Memorial a Alexei Navalny, ex-opositor do governo russo - Foto: IMAGO

Reino Unido e aliados europeus acusam Rússia de matar Navalny com toxina de rã

Investigação concluiu que «não há explicação inocente» para o nível da toxina epibatidina encontrada no corpo de um dos principais opositores do regime de Vladimir Putin

O Reino Unido e os aliados europeus afirmam que o líder da oposição russa, Alexei Navalny, foi morto com um veneno desenvolvido a partir da toxina de uma rã-dardo. A acusação surge dois anos após a morte de Navalny numa colónia penal na Sibéria, com base na análise de amostras de material encontradas no seu corpo.

Numa declaração conjunta emitida por Reino Unido, Suécia, França, Alemanha e Países Baixos, os países responsabilizam o Kremlin pela morte do opositor. Yvette Cooper, Secretária dos Negócios Estrangeiros britânica, afirmou durante a Conferência de Segurança de Munique que «apenas o governo russo tinha os meios, o motivo e a oportunidade» para usar o veneno enquanto Navalny estava detido.

«A Rússia via Navalny como uma ameaça», prosseguiu Cooper, acrescentando que «ao usar esta forma de veneno, o Estado russo demonstrou as ferramentas desprezíveis que tem à sua disposição e o medo avassalador que tem da oposição política». A declaração conjunta dos aliados reforça esta posição: «A epibatidina pode ser encontrada naturalmente em rãs-dardo selvagens na América do Sul. As rãs-dardo em cativeiro não produzem esta toxina e ela não é encontrada naturalmente na Rússia. Não há explicação inocente para a sua presença no corpo de Navalny.»

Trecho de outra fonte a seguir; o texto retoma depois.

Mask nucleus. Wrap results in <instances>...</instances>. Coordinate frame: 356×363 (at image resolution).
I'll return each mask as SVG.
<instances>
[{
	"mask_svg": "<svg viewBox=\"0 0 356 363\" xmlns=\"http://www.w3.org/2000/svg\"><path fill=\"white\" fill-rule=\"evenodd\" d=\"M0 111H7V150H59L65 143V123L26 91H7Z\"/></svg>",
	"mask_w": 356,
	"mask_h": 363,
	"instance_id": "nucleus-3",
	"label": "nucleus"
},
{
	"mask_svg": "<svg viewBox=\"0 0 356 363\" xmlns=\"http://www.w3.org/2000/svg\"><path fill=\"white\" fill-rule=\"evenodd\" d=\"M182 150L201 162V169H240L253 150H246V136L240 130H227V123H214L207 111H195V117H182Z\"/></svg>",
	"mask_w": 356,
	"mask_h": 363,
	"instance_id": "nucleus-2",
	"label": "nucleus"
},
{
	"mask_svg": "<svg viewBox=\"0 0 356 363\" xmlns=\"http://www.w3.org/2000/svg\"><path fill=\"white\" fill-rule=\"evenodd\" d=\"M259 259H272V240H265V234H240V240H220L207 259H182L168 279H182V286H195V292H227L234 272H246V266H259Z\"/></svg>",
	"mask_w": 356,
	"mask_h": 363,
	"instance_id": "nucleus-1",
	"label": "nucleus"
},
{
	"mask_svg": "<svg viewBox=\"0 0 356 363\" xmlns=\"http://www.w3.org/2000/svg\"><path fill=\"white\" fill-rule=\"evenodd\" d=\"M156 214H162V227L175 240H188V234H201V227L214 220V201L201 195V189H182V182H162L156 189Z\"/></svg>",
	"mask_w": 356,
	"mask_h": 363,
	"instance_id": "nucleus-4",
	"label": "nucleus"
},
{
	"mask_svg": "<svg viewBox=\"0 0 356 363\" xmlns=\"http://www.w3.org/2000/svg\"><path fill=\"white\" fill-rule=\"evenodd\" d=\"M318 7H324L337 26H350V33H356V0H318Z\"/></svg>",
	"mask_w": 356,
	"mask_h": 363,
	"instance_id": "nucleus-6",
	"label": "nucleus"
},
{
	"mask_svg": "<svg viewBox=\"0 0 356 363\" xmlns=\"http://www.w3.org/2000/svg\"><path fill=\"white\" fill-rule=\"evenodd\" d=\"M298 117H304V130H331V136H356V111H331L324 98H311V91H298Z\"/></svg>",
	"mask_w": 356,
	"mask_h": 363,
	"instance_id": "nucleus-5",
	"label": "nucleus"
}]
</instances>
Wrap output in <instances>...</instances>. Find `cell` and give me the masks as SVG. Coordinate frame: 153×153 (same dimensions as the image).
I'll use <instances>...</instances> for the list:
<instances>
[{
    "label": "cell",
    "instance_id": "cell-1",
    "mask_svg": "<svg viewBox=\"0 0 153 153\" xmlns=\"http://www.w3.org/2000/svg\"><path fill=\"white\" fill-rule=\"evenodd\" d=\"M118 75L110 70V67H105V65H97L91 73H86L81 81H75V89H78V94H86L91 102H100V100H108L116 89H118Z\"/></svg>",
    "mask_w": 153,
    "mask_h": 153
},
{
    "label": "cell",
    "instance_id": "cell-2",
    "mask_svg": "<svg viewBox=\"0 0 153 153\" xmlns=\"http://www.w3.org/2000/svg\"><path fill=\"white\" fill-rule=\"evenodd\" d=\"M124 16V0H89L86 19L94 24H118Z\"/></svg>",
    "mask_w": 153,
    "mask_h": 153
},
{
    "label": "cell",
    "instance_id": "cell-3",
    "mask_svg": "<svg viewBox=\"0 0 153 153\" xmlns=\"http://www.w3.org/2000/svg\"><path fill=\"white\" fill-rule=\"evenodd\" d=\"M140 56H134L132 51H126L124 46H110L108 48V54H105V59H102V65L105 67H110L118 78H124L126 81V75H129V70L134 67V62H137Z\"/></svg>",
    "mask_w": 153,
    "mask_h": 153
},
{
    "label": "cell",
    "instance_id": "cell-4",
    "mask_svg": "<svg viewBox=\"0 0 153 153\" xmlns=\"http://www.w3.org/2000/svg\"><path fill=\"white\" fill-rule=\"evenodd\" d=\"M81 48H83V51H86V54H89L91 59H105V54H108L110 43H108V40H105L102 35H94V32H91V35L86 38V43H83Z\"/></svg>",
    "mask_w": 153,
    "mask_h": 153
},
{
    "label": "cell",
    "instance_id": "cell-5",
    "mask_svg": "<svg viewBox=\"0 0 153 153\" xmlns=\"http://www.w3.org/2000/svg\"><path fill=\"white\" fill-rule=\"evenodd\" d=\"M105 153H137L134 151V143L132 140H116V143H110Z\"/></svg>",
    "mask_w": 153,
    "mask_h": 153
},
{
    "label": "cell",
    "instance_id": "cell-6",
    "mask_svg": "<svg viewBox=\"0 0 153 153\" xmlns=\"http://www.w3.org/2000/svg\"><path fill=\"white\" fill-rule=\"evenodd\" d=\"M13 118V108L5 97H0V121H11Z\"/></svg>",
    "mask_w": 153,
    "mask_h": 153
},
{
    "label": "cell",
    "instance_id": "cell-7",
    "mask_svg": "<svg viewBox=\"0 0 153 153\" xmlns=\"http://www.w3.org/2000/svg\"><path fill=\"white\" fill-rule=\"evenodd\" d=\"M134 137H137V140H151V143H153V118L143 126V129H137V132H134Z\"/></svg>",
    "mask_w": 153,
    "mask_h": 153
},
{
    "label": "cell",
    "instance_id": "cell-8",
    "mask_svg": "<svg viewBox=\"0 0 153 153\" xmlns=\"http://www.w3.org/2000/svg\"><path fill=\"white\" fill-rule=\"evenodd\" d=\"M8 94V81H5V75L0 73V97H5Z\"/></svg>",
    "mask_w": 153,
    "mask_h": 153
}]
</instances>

Moscovo, por sua vez, desvalorizou as conclusões, classificando-as como «uma campanha de informação», de acordo com a agência de notícias estatal Tass. A porta-voz do Kremlin, Maria Zakharova, afirmou que «todas as conversas e declarações são uma campanha de informação destinada a desviar a atenção dos problemas prementes do Ocidente».

Yulia Navalnaya, viúva de Navalny, que também esteve presente na conferência em Munique, reagiu à notícia e confirmou as suspeitas. «Tinha a certeza desde o primeiro dia de que o meu marido tinha sido envenenado, mas agora há provas», disse. «Estou grata aos Estados europeus pelo trabalho meticuloso que realizaram ao longo de dois anos e por descobrirem a verdade».

Recorde-se que Navalny, um proeminente ativista anticorrupção, morreu subitamente na prisão a 16 de fevereiro de 2024, aos 47 anos. Já em 2020, tinha sido envenenado com o agente neurotóxico Novichok, tendo recebido tratamento na Alemanha antes de ser detido no seu regresso à Rússia.

O primeiro-ministro britânico, Keir Starmer, elogiou a «enorme coragem» de Navalny, afirmando que «a sua determinação em expor a verdade deixou um legado duradouro». O ministro dos Negócios Estrangeiros francês, Jean-Noël Barrot, também prestou homenagem ao opositor, sugerindo que foi «morto pela sua luta a favor de uma Rússia livre e democrática».